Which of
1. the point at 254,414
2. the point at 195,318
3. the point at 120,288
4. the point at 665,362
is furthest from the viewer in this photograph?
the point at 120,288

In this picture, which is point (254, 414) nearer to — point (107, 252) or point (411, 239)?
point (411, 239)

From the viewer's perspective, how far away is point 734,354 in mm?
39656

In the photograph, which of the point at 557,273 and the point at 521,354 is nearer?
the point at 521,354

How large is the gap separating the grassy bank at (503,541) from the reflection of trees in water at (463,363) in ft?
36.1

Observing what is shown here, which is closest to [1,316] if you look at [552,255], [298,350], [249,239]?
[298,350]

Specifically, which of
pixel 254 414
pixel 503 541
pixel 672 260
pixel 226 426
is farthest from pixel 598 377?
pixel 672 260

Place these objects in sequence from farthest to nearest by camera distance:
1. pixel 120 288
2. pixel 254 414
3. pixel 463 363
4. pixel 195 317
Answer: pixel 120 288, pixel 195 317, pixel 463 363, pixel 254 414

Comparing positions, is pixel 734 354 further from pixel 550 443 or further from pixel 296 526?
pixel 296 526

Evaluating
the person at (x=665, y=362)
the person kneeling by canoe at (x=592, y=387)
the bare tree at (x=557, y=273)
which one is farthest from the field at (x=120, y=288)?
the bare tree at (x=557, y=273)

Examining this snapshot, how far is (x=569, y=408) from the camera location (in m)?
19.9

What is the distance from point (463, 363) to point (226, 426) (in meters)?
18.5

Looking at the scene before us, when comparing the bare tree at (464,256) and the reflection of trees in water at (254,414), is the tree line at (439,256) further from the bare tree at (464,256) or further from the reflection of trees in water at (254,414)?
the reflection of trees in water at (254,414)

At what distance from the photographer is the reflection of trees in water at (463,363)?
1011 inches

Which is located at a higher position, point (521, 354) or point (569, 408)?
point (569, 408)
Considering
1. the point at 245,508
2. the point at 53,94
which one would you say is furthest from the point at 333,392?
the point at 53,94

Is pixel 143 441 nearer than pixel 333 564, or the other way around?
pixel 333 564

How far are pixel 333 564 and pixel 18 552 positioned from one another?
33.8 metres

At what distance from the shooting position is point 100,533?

******

Recast every line of the rows above as a JSON list of strings, one string per line, leaving out blank lines.

_TASK RESPONSE:_
[
  "Which of",
  "1. the point at 254,414",
  "2. the point at 195,318",
  "3. the point at 120,288",
  "4. the point at 665,362",
  "is furthest from the viewer in this photograph?",
  "the point at 120,288",
  "In this picture, which is point (254, 414) nearer to — point (107, 252) or point (411, 239)?",
  "point (411, 239)",
  "From the viewer's perspective, how far away is point 734,354 in mm?",
  "39656",
  "In the photograph, which of the point at 557,273 and the point at 521,354 is nearer?",
  "the point at 521,354",
  "How large is the gap separating the grassy bank at (503,541) from the reflection of trees in water at (463,363) in ft?",
  "36.1",
  "Observing what is shown here, which is closest to [1,316] if you look at [552,255], [298,350], [249,239]?",
  "[298,350]",
  "Specifically, which of",
  "pixel 254 414",
  "pixel 503 541",
  "pixel 672 260",
  "pixel 226 426",
  "is farthest from pixel 598 377?",
  "pixel 672 260",
  "Place these objects in sequence from farthest to nearest by camera distance:",
  "1. pixel 120 288",
  "2. pixel 254 414",
  "3. pixel 463 363",
  "4. pixel 195 317",
  "Answer: pixel 120 288, pixel 195 317, pixel 463 363, pixel 254 414",
  "Comparing positions, is pixel 734 354 further from pixel 550 443 or further from pixel 296 526?",
  "pixel 296 526",
  "Evaluating",
  "the person at (x=665, y=362)",
  "the person kneeling by canoe at (x=592, y=387)",
  "the bare tree at (x=557, y=273)",
  "which one is farthest from the field at (x=120, y=288)?",
  "the bare tree at (x=557, y=273)",
  "Examining this snapshot, how far is (x=569, y=408) from the camera location (in m)?",
  "19.9",
  "What is the distance from point (463, 363) to point (226, 426) (in meters)?",
  "18.5",
  "Looking at the scene before us, when comparing the bare tree at (464,256) and the reflection of trees in water at (254,414), is the tree line at (439,256) further from the bare tree at (464,256) or further from the reflection of trees in water at (254,414)?",
  "the reflection of trees in water at (254,414)",
  "At what distance from the photographer is the reflection of trees in water at (463,363)?",
  "1011 inches",
  "Which is located at a higher position, point (521, 354) or point (569, 408)?",
  "point (569, 408)",
  "Considering",
  "1. the point at 245,508",
  "2. the point at 53,94",
  "which one would you say is furthest from the point at 333,392?",
  "the point at 53,94",
  "Is pixel 143 441 nearer than pixel 333 564, or the other way around?",
  "pixel 333 564",
  "How far are pixel 333 564 and pixel 18 552 positioned from one another?",
  "33.8 metres",
  "At what distance from the shooting position is point 100,533?"
]